* **Given data**:
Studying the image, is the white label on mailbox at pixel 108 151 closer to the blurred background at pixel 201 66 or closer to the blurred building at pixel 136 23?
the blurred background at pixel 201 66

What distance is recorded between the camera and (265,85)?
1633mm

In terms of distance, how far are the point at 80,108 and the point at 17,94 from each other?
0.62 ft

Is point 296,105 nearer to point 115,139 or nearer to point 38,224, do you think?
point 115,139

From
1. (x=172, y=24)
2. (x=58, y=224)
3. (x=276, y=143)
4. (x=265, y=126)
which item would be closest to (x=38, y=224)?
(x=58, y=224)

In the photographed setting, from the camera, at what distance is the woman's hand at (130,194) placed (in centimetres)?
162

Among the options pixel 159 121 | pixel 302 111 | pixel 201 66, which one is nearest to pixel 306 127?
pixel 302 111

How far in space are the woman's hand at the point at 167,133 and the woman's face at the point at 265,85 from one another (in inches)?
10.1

...

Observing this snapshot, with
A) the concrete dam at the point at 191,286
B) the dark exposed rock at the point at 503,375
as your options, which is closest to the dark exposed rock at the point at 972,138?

==

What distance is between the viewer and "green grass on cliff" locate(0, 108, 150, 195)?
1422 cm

* **Aim**: Please pick out every line in the entries above that contains the word "point" and copy each one in full. Case matters.

* **Answer below**:
In terms of distance, how far are the point at 80,108 and the point at 17,94 from each other?
Is point 296,105 nearer to point 115,139 or nearer to point 38,224, do you think?
point 115,139
How far in space are the woman's hand at the point at 167,133 and the woman's face at the point at 265,85 from one another (in inches)?
A) the concrete dam at the point at 191,286
B) the dark exposed rock at the point at 503,375
as your options, which is closest to the dark exposed rock at the point at 972,138?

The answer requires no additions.